# THE TASK
Extract the full article about the Marine Society's College of the Sea, reproducing every word without change.

# PAGE EXCERPT
------------------------
There is no hiding from education. GCSEs can be taken in the mid Atlantic or on the edge of the Antarctic, courtesy of the Marine Society's College of the Sea. Simon Midgley reports
SEAFARERS have always found it hard to study because of the difficulty of keeping in touch with land-based teachers often thousands of miles distant.
Since 1938, however, a unique British institution has been helping seamen improve their qualifications through tutor-supported correspondence courses.
The College of the Sea was founded in 1938 by Dr AlbertMansbridge, who also set up the Workers' Educational Association in 1903.
Twenty years prior to establishing the college, Dr Mansbridge set up the Seafarers' Education Service to provide sailors with libraries and a continuing education service similar to the WEA for land-based workers.
By 1938 - aware of demand for student-centred tuition delivered directly to seafarers - Dr Mansbridge organised a conference that led to the inauguration of the College of the Sea.
Today the Seafarers' Education Service and the college, a pioneer of distance-learning and a precursor of the Open University, have been taken under the wing of the Lambeth-based Marine Society, the world's oldest public maritime charity.
The college, now known formally as the Marine Society College of the Sea, circulates libraries to as many as 500 merchant ships scattered all over the world. It also runs a small training ship in Chatham and advises people seeking a career at sea. And it offers distance-learning courses to seafarers scattered throughout the world.
The society and college share the premises of the former Archbishop Temple School near Lambeth Palace in London. Teaching, by the College of the Sea, is carried out by five part-time tutors who correspond with their students by post and e-mail.
Merchant Navy and Royal Navy personnel are offered tuition in GCSE and A-level subjects. Maths and English, however, are especially popular with sailors because qualifications in these subjects enhance career prospects.
The college also supports students taking Open University courses and last year it started working with Middlesex University to offer work-based degree courses for seafarers.
------------------------
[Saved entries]
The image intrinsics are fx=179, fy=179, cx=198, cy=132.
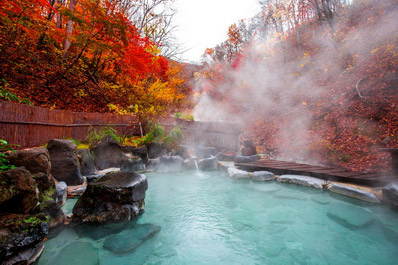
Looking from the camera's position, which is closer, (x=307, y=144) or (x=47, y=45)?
(x=307, y=144)

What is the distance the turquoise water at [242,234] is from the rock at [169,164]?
2306 millimetres

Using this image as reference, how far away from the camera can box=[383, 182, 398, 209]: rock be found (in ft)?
11.5

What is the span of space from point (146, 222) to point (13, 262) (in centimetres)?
185

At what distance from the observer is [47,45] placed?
29.5 ft

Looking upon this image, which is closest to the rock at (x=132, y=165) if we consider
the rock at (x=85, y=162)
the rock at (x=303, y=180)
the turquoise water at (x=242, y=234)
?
the rock at (x=85, y=162)

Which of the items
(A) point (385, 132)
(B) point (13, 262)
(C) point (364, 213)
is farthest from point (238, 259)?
(A) point (385, 132)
------------------------
# TASK SOLUTION
There is no hiding from education. GCSEs can be taken in the mid Atlantic or on the edge of the Antarctic, courtesy of the Marine Society's College of the Sea. Simon Midgley reports
SEAFARERS have always found it hard to study because of the difficulty of keeping in touch with land-based teachers often thousands of miles distant.
Since 1938, however, a unique British institution has been helping seamen improve their qualifications through tutor-supported correspondence courses.
The College of the Sea was founded in 1938 by Dr AlbertMansbridge, who also set up the Workers' Educational Association in 1903.
Twenty years prior to establishing the college, Dr Mansbridge set up the Seafarers' Education Service to provide sailors with libraries and a continuing education service similar to the WEA for land-based workers.
By 1938 - aware of demand for student-centred tuition delivered directly to seafarers - Dr Mansbridge organised a conference that led to the inauguration of the College of the Sea.
Today the Seafarers' Education Service and the college, a pioneer of distance-learning and a precursor of the Open University, have been taken under the wing of the Lambeth-based Marine Society, the world's oldest public maritime charity.
The college, now known formally as the Marine Society College of the Sea, circulates libraries to as many as 500 merchant ships scattered all over the world. It also runs a small training ship in Chatham and advises people seeking a career at sea. And it offers distance-learning courses to seafarers scattered throughout the world.
The society and college share the premises of the former Archbishop Temple School near Lambeth Palace in London. Teaching, by the College of the Sea, is carried out by five part-time tutors who correspond with their students by post and e-mail.
Merchant Navy and Royal Navy personnel are offered tuition in GCSE and A-level subjects. Maths and English, however, are especially popular with sailors because qualifications in these subjects enhance career prospects.
The college also supports students taking Open University courses and last year it started working with Middlesex University to offer work-based degree courses for seafarers.